== Supplied information ==

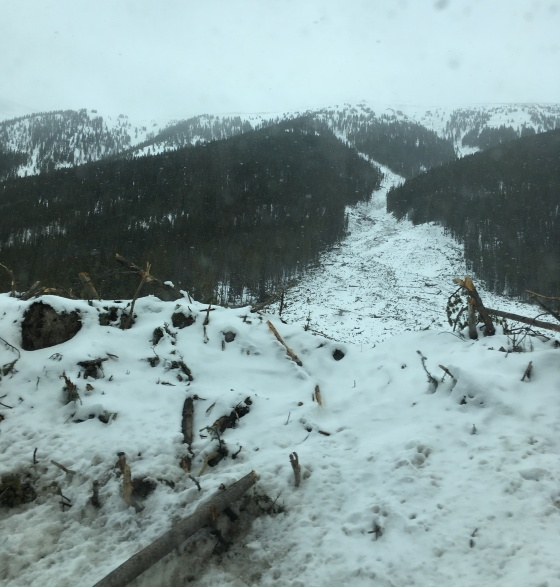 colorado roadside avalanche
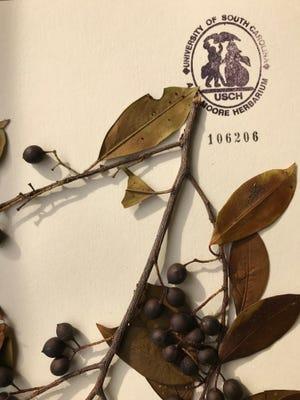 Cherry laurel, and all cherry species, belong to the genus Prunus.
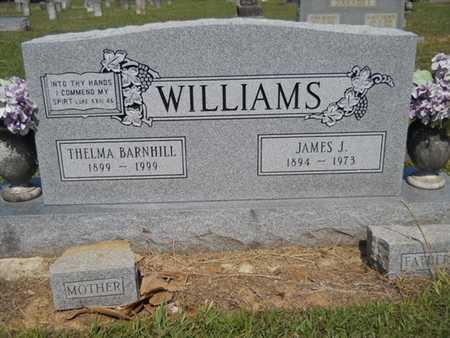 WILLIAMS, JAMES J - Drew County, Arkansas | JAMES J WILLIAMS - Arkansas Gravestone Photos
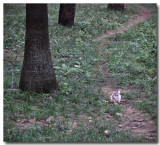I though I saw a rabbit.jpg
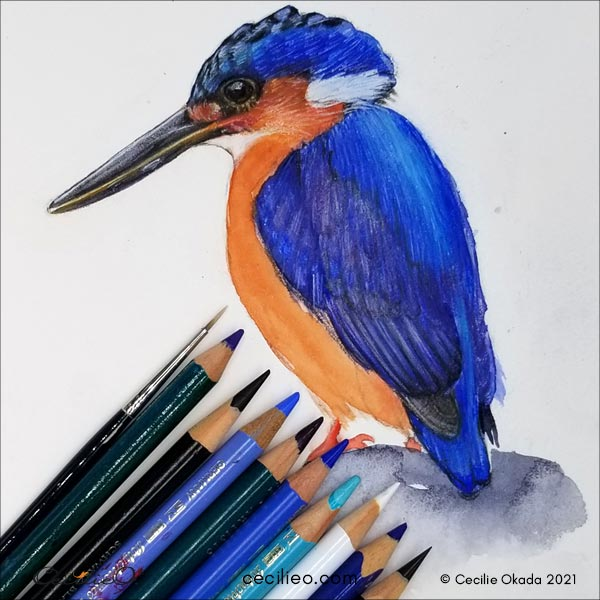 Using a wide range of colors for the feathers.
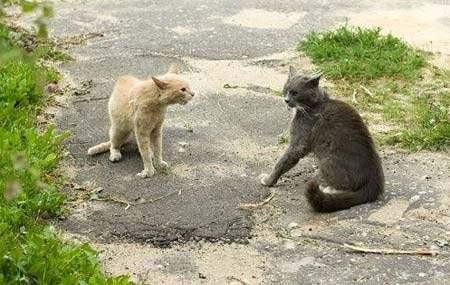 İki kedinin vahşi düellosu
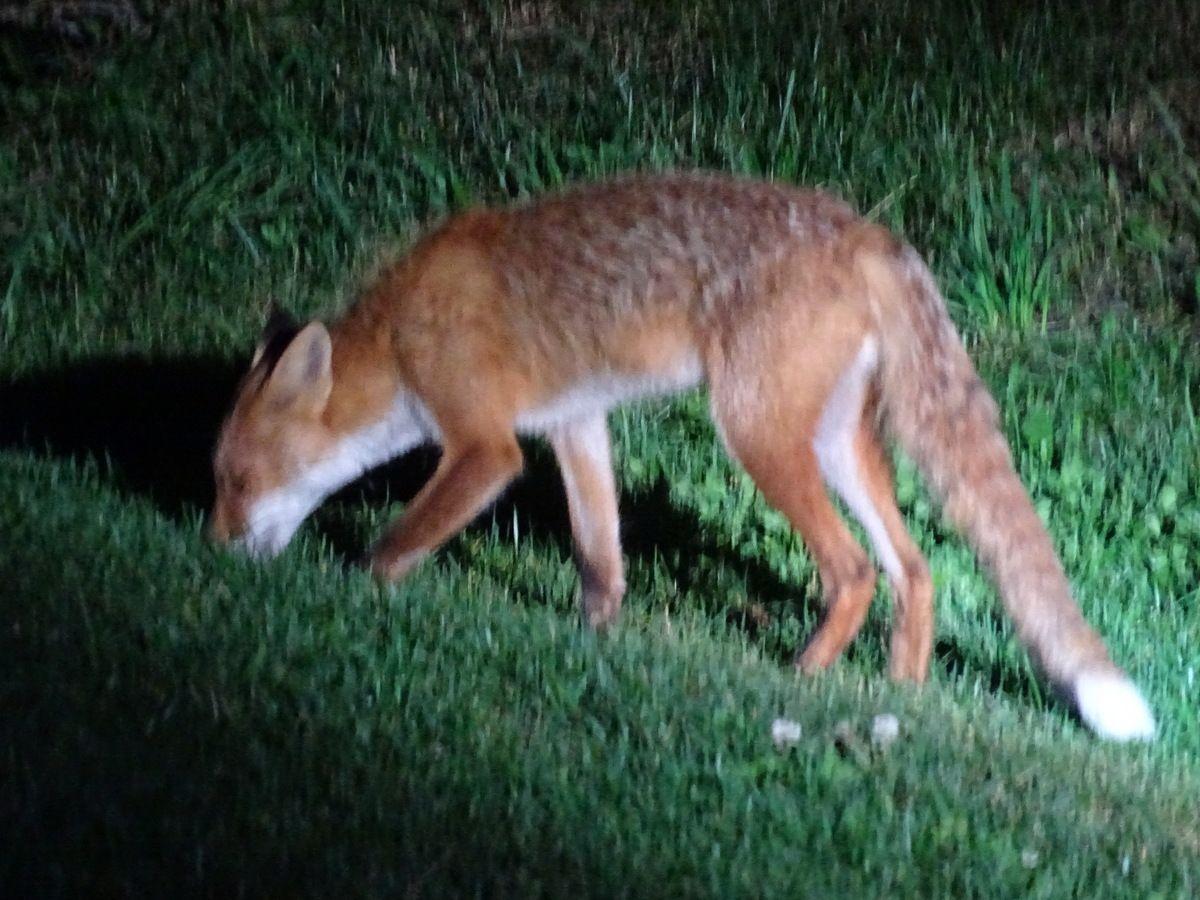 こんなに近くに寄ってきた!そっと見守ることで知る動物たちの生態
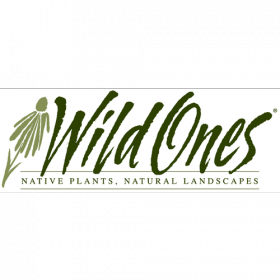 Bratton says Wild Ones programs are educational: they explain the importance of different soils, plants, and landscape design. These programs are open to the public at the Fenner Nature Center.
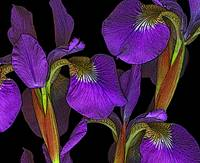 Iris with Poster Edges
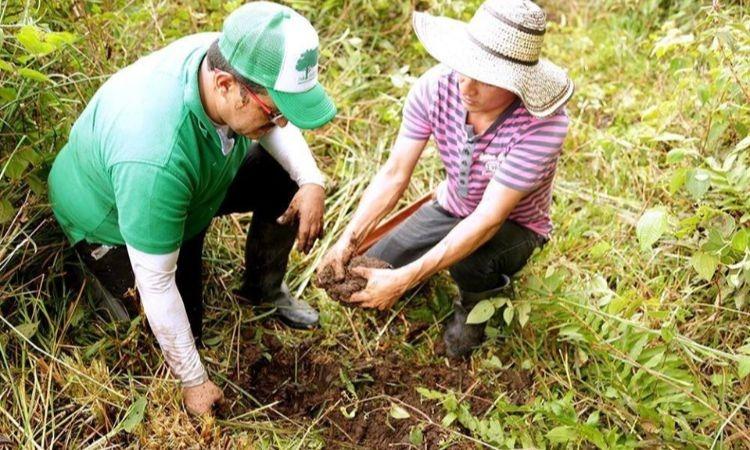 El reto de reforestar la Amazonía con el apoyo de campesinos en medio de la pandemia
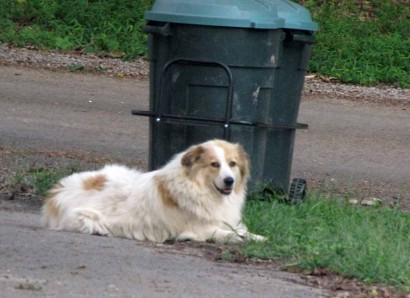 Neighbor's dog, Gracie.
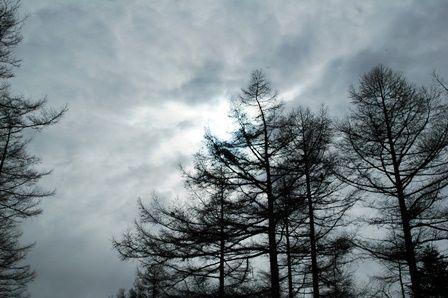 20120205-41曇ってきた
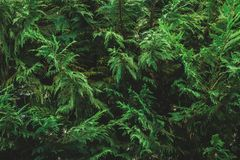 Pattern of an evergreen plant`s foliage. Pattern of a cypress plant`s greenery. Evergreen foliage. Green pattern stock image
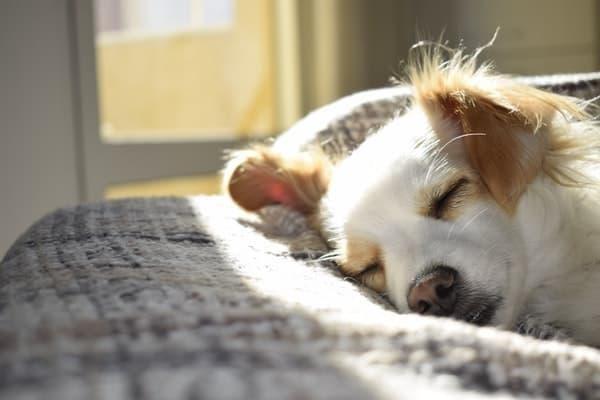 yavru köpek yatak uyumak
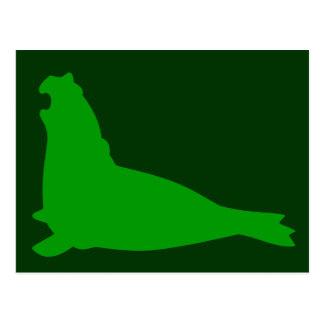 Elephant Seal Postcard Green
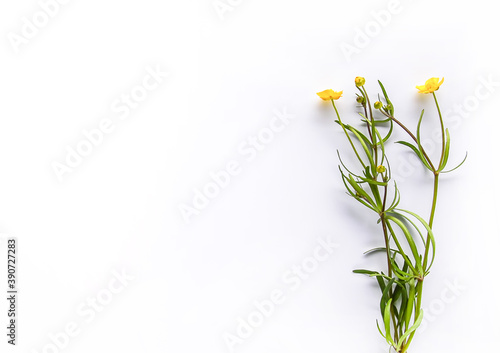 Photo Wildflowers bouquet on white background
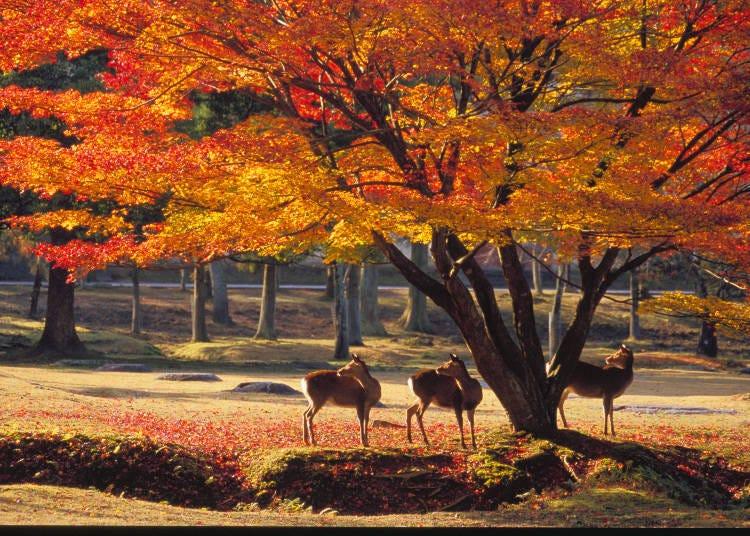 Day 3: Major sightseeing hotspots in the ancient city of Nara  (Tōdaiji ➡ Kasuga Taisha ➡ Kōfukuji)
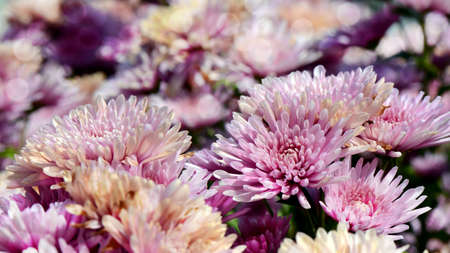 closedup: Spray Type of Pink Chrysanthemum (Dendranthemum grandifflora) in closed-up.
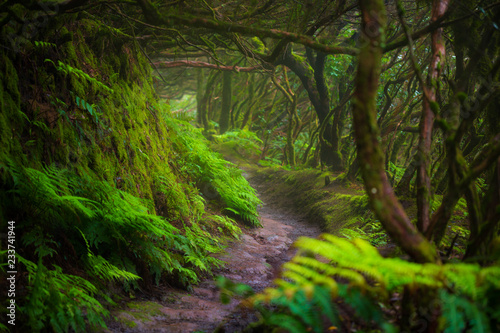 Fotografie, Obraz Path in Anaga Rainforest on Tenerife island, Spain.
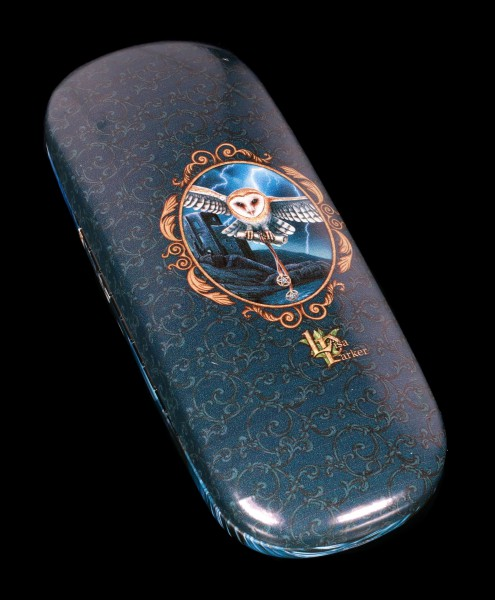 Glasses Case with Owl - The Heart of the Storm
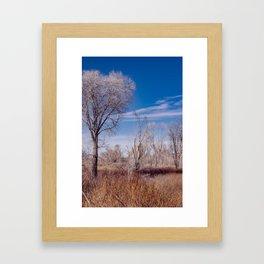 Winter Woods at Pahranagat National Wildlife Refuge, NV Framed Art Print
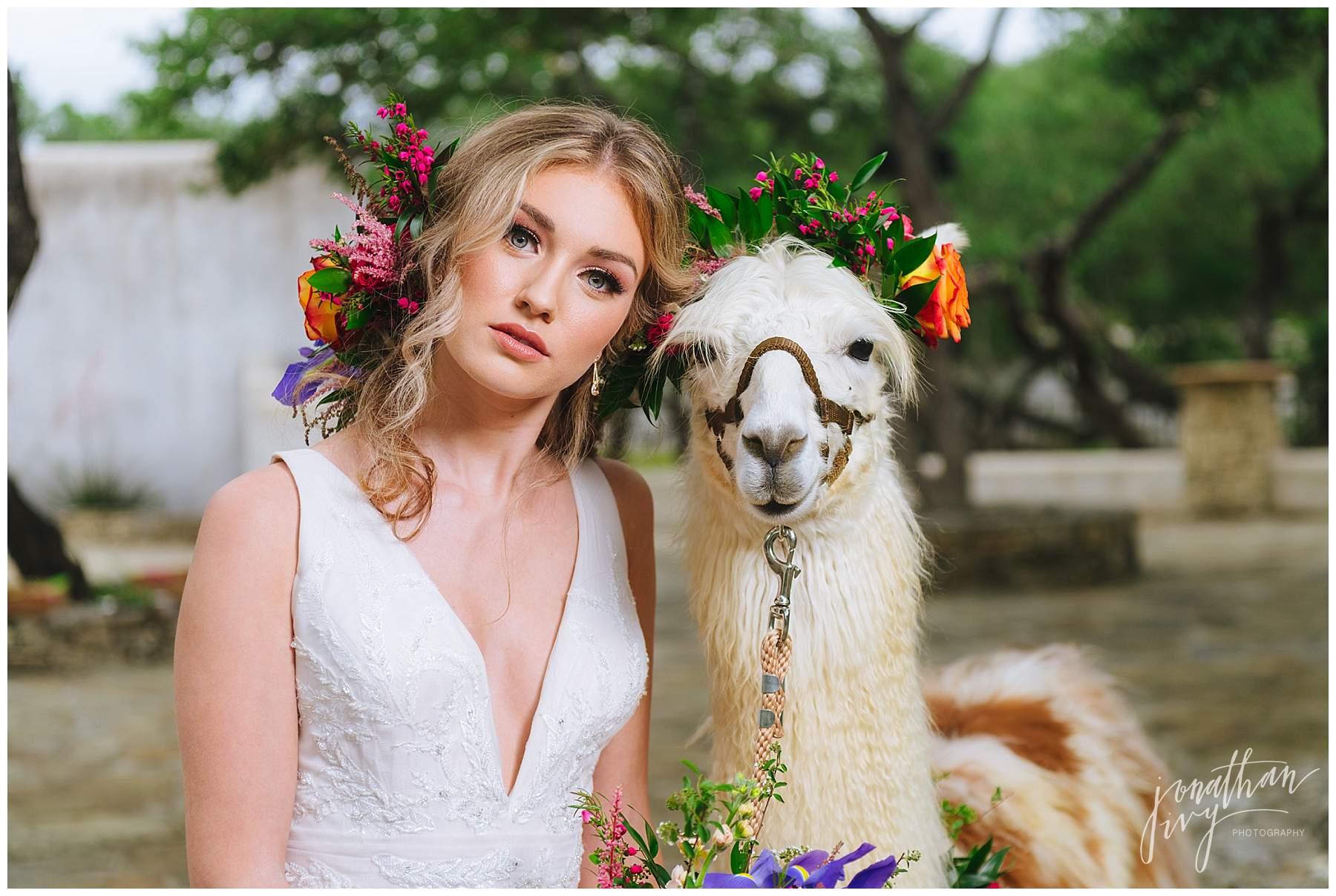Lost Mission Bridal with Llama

===

Each line from the first line of the data above through the one containing "こんなに近くに寄ってきた!そっと見守ることで知る動物たちの生態" must be set down exactly; the pictures must not be.

▸ **Written solution**:
 colorado roadside avalanche
 Cherry laurel, and all cherry species, belong to the genus Prunus.
 WILLIAMS, JAMES J - Drew County, Arkansas | JAMES J WILLIAMS - Arkansas Gravestone Photos
I though I saw a rabbit.jpg
 Using a wide range of colors for the feathers.
 İki kedinin vahşi düellosu
 こんなに近くに寄ってきた!そっと見守ることで知る動物たちの生態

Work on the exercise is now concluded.